__DIRECTIONS FOR THIS TASK__
Please return each line in the records below that contains the word "dirt".

__RECORDS SUPPLIED__

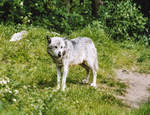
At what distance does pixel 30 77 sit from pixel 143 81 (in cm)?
330

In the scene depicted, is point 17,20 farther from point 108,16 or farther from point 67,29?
point 108,16

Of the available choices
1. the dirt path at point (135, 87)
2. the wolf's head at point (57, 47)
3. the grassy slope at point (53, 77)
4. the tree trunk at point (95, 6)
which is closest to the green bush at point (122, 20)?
the tree trunk at point (95, 6)

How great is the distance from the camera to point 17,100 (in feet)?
12.4

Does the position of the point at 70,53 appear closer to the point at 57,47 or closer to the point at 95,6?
the point at 57,47

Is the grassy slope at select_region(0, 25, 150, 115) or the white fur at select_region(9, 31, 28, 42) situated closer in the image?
the grassy slope at select_region(0, 25, 150, 115)

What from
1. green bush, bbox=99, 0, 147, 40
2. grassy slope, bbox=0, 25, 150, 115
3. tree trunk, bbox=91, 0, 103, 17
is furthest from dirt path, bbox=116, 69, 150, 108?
tree trunk, bbox=91, 0, 103, 17

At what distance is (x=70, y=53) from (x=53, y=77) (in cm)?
99

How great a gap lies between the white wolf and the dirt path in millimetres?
968

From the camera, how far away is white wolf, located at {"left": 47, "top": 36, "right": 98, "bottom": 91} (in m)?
5.35

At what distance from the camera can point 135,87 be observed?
7.04 meters

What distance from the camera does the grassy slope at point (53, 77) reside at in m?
3.80

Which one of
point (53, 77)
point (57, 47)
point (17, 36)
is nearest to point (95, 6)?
point (17, 36)

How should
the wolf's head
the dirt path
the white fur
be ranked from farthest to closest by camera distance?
the white fur, the dirt path, the wolf's head

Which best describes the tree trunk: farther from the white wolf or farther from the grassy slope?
the white wolf
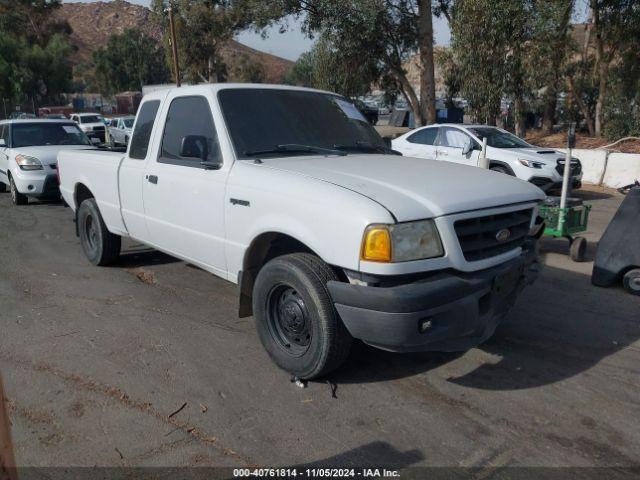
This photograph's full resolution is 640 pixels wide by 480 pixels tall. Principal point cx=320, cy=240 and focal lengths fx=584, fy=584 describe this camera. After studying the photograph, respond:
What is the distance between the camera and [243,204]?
407cm

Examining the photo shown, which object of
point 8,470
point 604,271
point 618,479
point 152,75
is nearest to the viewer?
point 8,470

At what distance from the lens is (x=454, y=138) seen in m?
12.4

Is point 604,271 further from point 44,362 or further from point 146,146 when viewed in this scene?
point 44,362

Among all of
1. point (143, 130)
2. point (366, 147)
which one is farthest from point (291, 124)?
point (143, 130)

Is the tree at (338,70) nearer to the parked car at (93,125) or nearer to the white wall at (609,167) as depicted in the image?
the white wall at (609,167)

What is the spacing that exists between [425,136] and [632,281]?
7.63m

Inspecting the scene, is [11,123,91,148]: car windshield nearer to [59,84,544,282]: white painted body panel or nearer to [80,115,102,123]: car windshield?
[59,84,544,282]: white painted body panel

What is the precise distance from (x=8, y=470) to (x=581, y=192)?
44.3ft

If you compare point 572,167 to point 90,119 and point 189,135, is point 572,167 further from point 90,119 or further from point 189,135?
point 90,119

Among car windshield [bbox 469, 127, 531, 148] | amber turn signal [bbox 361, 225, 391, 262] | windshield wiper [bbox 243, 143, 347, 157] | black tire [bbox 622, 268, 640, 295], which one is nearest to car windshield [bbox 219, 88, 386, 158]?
windshield wiper [bbox 243, 143, 347, 157]

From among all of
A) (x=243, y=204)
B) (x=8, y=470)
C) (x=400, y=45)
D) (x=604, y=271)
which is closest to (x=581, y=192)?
(x=604, y=271)

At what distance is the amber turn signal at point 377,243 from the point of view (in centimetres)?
323

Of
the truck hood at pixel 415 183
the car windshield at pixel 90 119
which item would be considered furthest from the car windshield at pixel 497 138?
the car windshield at pixel 90 119

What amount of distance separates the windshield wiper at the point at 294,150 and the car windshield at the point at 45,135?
29.2ft
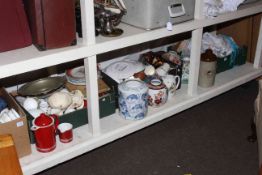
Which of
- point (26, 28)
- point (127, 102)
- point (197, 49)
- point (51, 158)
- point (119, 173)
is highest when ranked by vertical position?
point (26, 28)

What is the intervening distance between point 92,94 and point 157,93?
1.08 feet

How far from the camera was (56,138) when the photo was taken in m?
1.27

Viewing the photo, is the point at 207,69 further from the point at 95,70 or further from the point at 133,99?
the point at 95,70

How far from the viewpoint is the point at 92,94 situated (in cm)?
119

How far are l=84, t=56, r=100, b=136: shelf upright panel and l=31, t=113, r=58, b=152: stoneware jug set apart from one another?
0.46 feet

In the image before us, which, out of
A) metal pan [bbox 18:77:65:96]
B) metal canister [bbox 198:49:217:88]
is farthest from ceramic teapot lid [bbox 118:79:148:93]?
metal canister [bbox 198:49:217:88]

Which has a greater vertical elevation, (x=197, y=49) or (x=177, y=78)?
(x=197, y=49)

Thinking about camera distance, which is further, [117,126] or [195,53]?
[195,53]

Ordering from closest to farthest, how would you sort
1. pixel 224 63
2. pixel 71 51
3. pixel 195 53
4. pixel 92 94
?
pixel 71 51 → pixel 92 94 → pixel 195 53 → pixel 224 63

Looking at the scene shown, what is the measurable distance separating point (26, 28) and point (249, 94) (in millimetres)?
1269

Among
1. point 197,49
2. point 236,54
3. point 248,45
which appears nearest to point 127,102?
point 197,49

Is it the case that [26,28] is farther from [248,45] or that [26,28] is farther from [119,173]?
[248,45]

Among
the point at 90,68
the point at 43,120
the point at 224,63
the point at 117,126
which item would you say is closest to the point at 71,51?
the point at 90,68

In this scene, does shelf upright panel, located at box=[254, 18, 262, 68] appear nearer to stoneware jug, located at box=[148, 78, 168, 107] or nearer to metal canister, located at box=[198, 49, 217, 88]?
metal canister, located at box=[198, 49, 217, 88]
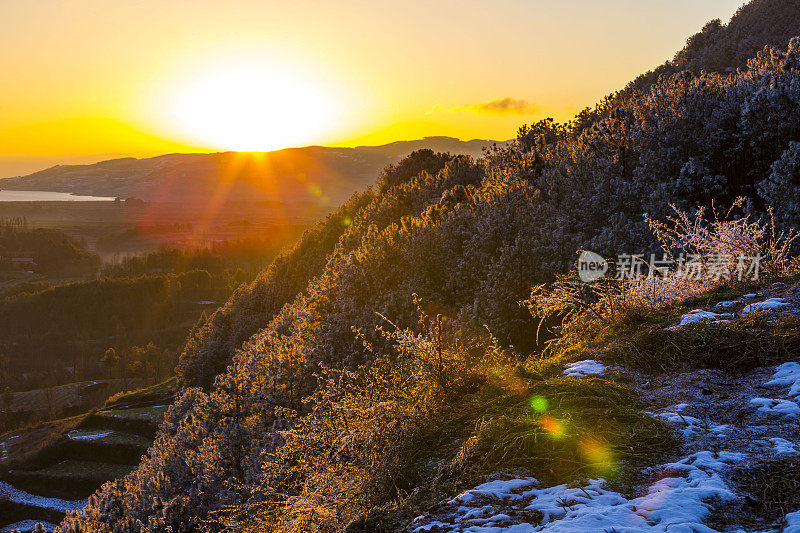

__COMPLETED TASK__
1. the dirt path at point (135, 87)
is furthest from dirt path, bbox=116, 69, 150, 108?
How great a gap lies between the white wolf and the dirt path in millimetres?
the dirt path
the white fur, the dirt path, the wolf's head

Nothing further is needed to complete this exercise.